Pick out every row below that contains the word "pixel" and copy each of those rows in full. Case counts.
:: Entries ::
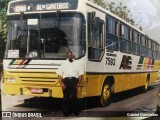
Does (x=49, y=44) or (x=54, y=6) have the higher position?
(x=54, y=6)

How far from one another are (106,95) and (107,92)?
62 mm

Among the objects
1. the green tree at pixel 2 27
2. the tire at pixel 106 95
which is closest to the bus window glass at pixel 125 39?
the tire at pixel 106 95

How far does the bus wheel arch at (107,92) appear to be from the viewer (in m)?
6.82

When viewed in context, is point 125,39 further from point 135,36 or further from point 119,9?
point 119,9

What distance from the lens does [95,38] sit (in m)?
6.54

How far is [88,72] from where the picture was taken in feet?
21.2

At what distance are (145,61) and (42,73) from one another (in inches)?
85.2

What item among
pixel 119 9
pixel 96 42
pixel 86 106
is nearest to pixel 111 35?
:::
:: Entries ::
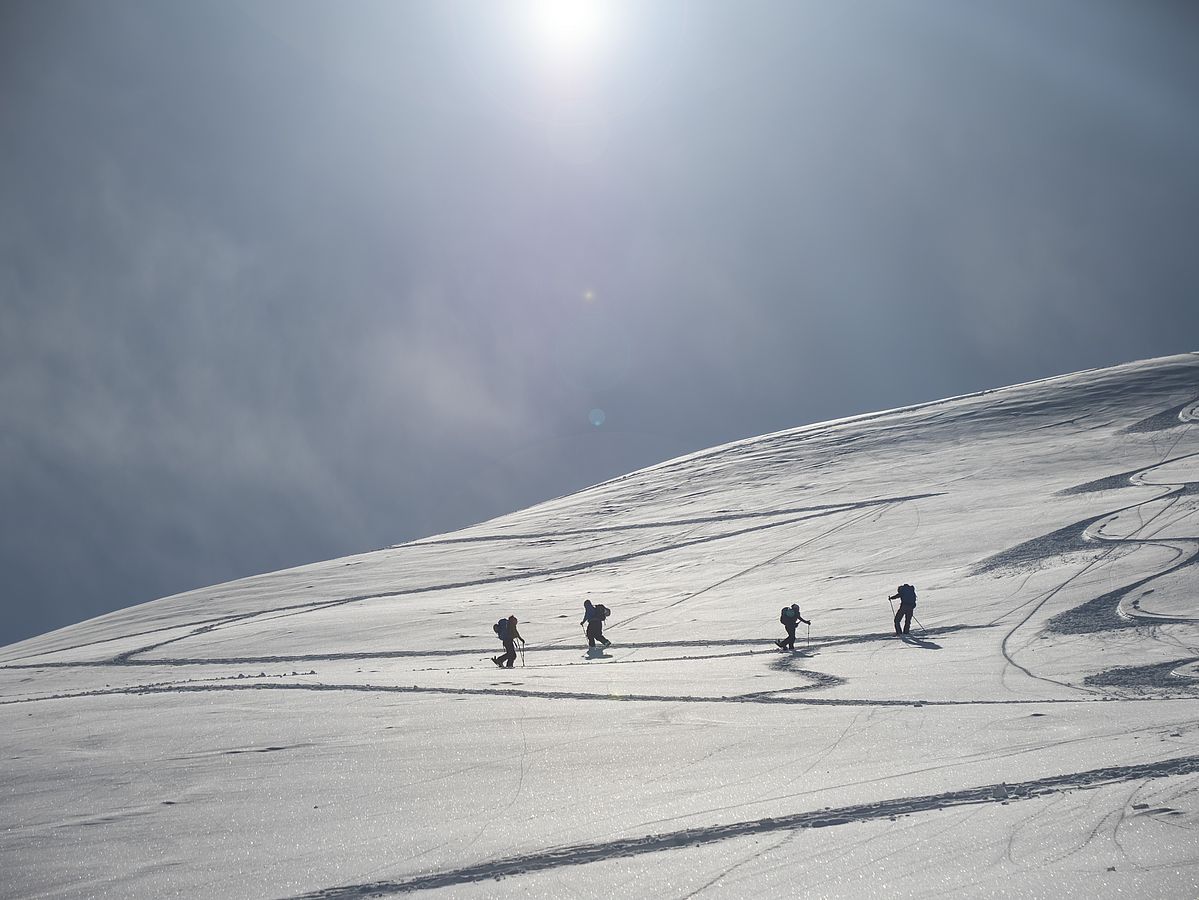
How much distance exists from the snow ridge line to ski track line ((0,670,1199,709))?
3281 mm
:::
- [Result]
1. the green tree at pixel 2 27
2. the tire at pixel 106 95
which is closest to the bus window glass at pixel 125 39?
the tire at pixel 106 95
pixel 119 9
pixel 96 42
pixel 86 106
is nearest to pixel 111 35?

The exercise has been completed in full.